According to the passage on Gheorghe Țițeica, in which town did he become a teacher after passing his exams in the summer of 1896?

Selected passage:

****************

Romanian mathematician (1873–1939)

Gheorghe Țițeica (/ro/; 4 October 1873 – 5 February 1939), publishing as George or Georges Tzitzéica, was a Romanian mathematician who made important contributions in geometry. He is recognized as the founder of the Romanian school of differential geometry.

==Education==
He was born in Turnu Severin, western Oltenia, the son of Anca (née Ciolănescu) and Radu Țiței, originally from Cilibia, in Buzău County. His name was registered as Țițeica–a combination of his parents' surnames. He showed an early interest in science, as well as music and literature. Țițeica was an accomplished violinist, having studied music since childhood: music was to remain his hobby. While studying at the Carol I High School in Craiova, he contributed to the school's magazine, writing the columns on mathematics and studies of literary critique. After graduation in 1892, he obtained a scholarship at the preparatory school in Bucharest, where he also was admitted as a student in the Mathematics Department of University of Bucharest's Faculty of Sciences. His teachers there included David Emmanuel, Spiru Haret, Constantin Gogu, Dimitrie Petrescu, and Iacob Lahovary. In June 1895, he graduated with a Bachelor of Mathematics.

In the summer of 1896, after a stint as a substitute teacher at the Bucharest theological seminary, Țițeica passed his exams for promotion to a secondary school position, becoming teacher in Galați.

****************

Collected data entries:
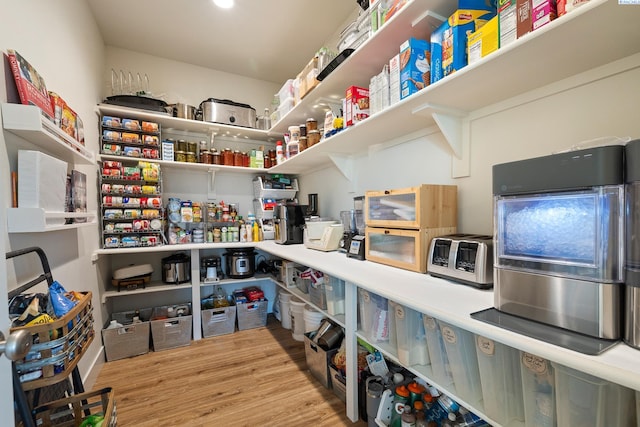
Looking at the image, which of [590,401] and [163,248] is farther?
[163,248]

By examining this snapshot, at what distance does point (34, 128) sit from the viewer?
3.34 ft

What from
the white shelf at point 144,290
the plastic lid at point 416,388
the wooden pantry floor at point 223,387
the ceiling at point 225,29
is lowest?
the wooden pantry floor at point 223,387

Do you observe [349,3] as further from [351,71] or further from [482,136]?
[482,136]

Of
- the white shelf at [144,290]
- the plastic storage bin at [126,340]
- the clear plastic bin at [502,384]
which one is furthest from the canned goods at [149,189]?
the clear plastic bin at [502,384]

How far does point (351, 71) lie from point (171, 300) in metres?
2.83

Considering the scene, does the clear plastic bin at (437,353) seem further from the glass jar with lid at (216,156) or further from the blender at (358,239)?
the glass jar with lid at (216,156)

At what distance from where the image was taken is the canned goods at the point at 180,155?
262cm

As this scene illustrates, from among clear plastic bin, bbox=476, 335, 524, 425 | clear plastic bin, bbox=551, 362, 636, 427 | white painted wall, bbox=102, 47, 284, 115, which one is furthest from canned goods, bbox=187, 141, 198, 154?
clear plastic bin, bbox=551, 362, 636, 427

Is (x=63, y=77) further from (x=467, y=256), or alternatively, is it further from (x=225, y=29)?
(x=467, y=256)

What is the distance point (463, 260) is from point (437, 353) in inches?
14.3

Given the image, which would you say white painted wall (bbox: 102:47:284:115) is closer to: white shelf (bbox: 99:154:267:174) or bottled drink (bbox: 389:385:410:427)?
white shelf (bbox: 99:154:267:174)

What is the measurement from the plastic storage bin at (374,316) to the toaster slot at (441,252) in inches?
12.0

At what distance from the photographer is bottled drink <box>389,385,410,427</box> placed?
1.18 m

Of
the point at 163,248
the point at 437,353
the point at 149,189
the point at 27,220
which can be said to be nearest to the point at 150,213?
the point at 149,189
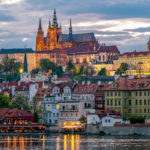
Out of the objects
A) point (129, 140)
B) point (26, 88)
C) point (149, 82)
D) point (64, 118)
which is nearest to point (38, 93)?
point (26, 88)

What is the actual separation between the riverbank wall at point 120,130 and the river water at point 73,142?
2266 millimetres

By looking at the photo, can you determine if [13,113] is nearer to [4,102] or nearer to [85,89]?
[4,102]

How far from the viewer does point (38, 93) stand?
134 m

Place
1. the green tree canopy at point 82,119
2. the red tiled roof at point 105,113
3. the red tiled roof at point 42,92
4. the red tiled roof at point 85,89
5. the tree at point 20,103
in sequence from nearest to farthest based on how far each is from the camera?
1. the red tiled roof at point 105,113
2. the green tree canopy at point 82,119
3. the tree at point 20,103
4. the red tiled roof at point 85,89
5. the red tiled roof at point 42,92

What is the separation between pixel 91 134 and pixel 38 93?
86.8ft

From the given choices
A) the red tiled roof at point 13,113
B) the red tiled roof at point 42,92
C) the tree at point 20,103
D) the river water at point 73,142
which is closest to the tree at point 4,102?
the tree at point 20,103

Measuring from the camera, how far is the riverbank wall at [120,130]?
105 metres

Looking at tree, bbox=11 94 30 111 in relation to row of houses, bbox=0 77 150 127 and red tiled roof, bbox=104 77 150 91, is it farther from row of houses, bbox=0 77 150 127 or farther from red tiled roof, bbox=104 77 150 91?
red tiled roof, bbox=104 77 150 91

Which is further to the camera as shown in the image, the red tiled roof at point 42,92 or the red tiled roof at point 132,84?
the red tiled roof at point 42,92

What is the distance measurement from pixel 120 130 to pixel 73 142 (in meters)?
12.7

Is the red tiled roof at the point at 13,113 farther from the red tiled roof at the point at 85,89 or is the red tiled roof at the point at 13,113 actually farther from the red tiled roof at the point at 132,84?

****************

Written reply: Galați